• EXERCISE TEXT

Content starts

Books

Books : reviews

Neil Shubin.
Your Inner Fish.
Penguin. 2007

rating : 3.5 : worth reading
review : 22 May 2009

385 million years ago there were fish; by 365 million years ago land tetrapods had appeared. So, evolution predicts that about 375 million years ago there were transitional creatures, with some of the features of finned fish, some of legged land animals. Shubin and his team identified some promising 375 million year old exposed rocks, went fossil hunting, and (after several years of backbreaking Arctic work), found Tiktaalik, just as predicted.

This is a great little tale, not just of that discovery, but of our whole evolutionary heritage: our inner worm, our inner jellyfish, our inner fly, as well as our inner fish. It shows how that heritage can be examined through fossils, through DNA, and through comparative anatomy. And it shows the consequences of that heritage, why our bodies are so bizarre: nerves and bones in the face that twist and turn (because they were originally parts of different structures), nerves controlling our breathing that exit the brain stem and travel precariously through our chest to the diaphragm, rather than taking a better-designed route (because they used to control the gills of our inner, ancestral fish), all features that make a mockery of "design" (intelligent or otherwise), but are perfectly explicable by evolution. I particularly liked the section on illnesses that can be traced directly to this evolutionary heritage (the ills that flesh is, literally, heir to): obesity, heart disease, varicose veins, hemorrhoids, choking, sleep apnea, hiccups, hernias; even mitochondrial diseases from when we were single-celled!

Content ends

• GIVEN RECORDS
Content starts

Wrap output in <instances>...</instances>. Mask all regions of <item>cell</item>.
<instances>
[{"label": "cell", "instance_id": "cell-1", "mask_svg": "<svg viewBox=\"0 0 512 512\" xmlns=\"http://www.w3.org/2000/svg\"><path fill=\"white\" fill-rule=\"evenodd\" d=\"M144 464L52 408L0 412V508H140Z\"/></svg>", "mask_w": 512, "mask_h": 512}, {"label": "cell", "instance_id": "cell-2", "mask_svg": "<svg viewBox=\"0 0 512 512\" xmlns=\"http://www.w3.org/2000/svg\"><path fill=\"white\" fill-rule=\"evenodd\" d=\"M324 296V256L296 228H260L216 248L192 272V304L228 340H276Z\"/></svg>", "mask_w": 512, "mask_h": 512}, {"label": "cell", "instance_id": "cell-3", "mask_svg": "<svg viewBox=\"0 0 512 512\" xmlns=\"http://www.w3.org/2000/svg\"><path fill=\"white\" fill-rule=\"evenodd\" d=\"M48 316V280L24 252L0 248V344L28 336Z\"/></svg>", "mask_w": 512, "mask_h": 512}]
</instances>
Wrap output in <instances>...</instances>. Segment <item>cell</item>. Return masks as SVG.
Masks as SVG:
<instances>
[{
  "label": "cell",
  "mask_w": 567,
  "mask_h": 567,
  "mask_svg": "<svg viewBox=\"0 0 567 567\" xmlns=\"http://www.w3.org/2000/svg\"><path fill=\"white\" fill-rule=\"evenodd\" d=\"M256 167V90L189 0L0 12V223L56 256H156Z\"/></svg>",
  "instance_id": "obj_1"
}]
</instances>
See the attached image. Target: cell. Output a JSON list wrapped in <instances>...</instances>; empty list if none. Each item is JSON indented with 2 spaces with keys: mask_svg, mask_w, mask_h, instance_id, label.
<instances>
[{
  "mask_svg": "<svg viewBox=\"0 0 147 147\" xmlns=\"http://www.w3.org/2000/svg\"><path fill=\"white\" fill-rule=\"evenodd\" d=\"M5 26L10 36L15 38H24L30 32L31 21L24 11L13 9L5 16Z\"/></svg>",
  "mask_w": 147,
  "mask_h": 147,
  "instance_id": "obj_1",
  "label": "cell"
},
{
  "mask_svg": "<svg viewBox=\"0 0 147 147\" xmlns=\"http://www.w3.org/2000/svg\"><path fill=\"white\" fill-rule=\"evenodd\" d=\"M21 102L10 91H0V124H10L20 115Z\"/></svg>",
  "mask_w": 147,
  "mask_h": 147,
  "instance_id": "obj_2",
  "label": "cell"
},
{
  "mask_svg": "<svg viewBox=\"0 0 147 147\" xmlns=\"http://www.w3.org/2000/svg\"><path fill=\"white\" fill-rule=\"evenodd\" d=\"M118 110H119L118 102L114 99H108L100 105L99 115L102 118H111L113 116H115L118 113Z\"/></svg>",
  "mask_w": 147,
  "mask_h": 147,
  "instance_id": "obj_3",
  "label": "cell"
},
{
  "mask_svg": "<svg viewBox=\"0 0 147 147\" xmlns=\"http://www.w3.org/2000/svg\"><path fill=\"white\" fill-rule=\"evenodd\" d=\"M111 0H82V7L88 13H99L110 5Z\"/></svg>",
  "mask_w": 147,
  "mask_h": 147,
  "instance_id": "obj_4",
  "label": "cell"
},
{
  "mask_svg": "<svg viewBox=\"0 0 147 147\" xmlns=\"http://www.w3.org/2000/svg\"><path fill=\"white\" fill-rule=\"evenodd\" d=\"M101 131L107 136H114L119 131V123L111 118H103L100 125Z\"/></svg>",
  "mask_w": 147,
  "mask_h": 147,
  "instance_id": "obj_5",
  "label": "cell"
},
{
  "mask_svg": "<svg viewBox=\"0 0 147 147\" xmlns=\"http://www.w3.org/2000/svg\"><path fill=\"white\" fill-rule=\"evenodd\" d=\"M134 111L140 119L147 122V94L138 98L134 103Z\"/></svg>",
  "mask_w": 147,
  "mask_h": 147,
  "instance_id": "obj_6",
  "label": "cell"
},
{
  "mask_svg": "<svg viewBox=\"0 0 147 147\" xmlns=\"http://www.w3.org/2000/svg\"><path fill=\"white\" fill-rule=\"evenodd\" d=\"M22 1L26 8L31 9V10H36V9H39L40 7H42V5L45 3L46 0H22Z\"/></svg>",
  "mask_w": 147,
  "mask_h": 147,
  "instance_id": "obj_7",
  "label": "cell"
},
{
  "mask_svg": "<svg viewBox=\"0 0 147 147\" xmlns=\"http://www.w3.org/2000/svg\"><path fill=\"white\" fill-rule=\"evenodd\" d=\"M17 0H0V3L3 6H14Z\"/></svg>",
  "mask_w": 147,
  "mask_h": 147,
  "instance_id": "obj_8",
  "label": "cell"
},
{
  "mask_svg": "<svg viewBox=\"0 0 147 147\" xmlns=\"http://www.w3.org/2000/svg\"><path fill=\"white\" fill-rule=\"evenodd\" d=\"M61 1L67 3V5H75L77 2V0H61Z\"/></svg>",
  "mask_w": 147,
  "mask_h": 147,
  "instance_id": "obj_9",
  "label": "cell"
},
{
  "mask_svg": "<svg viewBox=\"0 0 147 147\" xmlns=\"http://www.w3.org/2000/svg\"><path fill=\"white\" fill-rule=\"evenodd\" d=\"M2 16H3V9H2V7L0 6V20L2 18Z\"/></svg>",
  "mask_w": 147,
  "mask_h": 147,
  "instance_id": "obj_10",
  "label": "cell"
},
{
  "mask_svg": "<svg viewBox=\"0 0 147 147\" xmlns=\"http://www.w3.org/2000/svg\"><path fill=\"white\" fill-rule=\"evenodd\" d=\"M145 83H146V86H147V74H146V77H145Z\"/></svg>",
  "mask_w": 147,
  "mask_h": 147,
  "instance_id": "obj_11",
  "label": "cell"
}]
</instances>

Content ends

• WHAT YOU NEED TO DO
(1) Rewrite the stretch of the book review from "Neil Shubin." through "just as predicted.", updating it so that "the predicted fossil" replaces "Tiktaalik".
(2) Shorten the paragraph of the book review that begins "385 million years ago there were fish", keeping its main facts.
The data are separate material and unrelated to the book review.

• RESPONSE LIST
(1)
Neil Shubin.
Your Inner Fish.
Penguin. 2007

rating : 3.5 : worth reading
review : 22 May 2009

385 million years ago there were fish; by 365 million years ago land tetrapods had appeared. So, evolution predicts that about 375 million years ago there were transitional creatures, with some of the features of finned fish, some of legged land animals. Shubin and his team identified some promising 375 million year old exposed rocks, went fossil hunting, and (after several years of backbreaking Arctic work), found the predicted fossil, just as predicted.

(2) Fish existed 385 million years ago, and land tetrapods had appeared by 365 million years ago, so evolution predicts transitional creatures from about 375 million years ago. After several years of hard Arctic fossil hunting in exposed rocks of that age, Shubin and his team found Tiktaalik, as predicted.